Unfortunately, the Western Solar Plan was nothing like the DRECP. It allocated millions of acres for solar while setting aside nothing for conservation or preservation of rural communities’ ways of life. It was a giveaway to industry and hung the environment and people out to dry. Places like the Amargosa Basin need new planning efforts which more properly balance considerations of industry, communities, and the environment.

Beyond better planning, communities like those in the Amargosa Basin need stronger commitments from developers to act as good neighbors. That means paying attention to local quality of life, supporting local businesses, and ensuring that public services can keep up with growth. It also means protecting long-term water security and conserving plants and wildlife that make this region distinct.

This can be achieved through pursuing Community Benefit Agreements (CBAs): legally binding contracts between developers and communities for investments in infrastructure, conservation, and community needs to offset impacts from proposed projects. Executing effective CBAs in response to the communities’ expressed needs and values will be critical to ensuring renewable energy development in this special region is done fairly and sustainably.

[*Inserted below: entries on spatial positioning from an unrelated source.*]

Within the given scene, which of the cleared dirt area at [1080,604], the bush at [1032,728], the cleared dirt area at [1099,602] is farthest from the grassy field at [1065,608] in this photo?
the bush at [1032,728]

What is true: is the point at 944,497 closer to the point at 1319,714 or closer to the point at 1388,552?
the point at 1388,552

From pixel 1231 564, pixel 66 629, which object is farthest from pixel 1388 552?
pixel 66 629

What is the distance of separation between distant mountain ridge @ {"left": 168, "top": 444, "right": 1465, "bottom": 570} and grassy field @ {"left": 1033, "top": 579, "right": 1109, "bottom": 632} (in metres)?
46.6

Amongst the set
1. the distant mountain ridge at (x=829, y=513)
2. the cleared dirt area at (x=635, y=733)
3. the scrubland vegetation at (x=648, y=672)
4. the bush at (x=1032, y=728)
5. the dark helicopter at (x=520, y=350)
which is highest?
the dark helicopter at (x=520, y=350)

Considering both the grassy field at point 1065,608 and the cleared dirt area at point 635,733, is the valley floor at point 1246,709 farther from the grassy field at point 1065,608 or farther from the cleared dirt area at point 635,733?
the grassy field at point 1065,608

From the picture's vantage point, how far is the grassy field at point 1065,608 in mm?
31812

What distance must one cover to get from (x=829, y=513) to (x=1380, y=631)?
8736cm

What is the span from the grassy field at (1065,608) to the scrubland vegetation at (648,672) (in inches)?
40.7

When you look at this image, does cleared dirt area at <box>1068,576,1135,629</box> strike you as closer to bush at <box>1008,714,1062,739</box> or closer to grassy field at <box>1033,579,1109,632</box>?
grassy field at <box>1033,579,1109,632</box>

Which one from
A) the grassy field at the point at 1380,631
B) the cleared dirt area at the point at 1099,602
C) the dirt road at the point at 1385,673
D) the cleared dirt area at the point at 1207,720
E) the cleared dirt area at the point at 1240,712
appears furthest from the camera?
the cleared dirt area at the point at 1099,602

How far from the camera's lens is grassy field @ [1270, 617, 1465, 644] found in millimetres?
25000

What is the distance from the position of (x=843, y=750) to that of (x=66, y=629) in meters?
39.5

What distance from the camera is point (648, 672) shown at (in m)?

One key element that made the DRECP succeed is that development was accompanied by land conservation. Vast landscapes were preserved forever, to compensate the desert for what was being lost to energy production. A similar approach is needed in the Amargosa River Basin. There is a proposal on the table from the Biden administration to withdraw over a quarter million acres surrounding Ash Meadows and the community of Amargosa Valley from mining, but it has not been finalized. This action (or an even more comprehensive protective measure) is an essential piece of the balance needed in the Amargosa River Basin.

None of this will be simple or happen quickly. But if renewable energy is to become interwoven into the future of landscapes like ours, no shortcuts or end runs can be taken, and there is no time to waste. Our communities, our water, our economies, and our children’s inheritance are at stake.

Mason Voehl is executive director of Amargosa Conservancy, a nonprofit organization working toward a sustainable future for the Amargosa River watershed through science, stewardship and advocacy.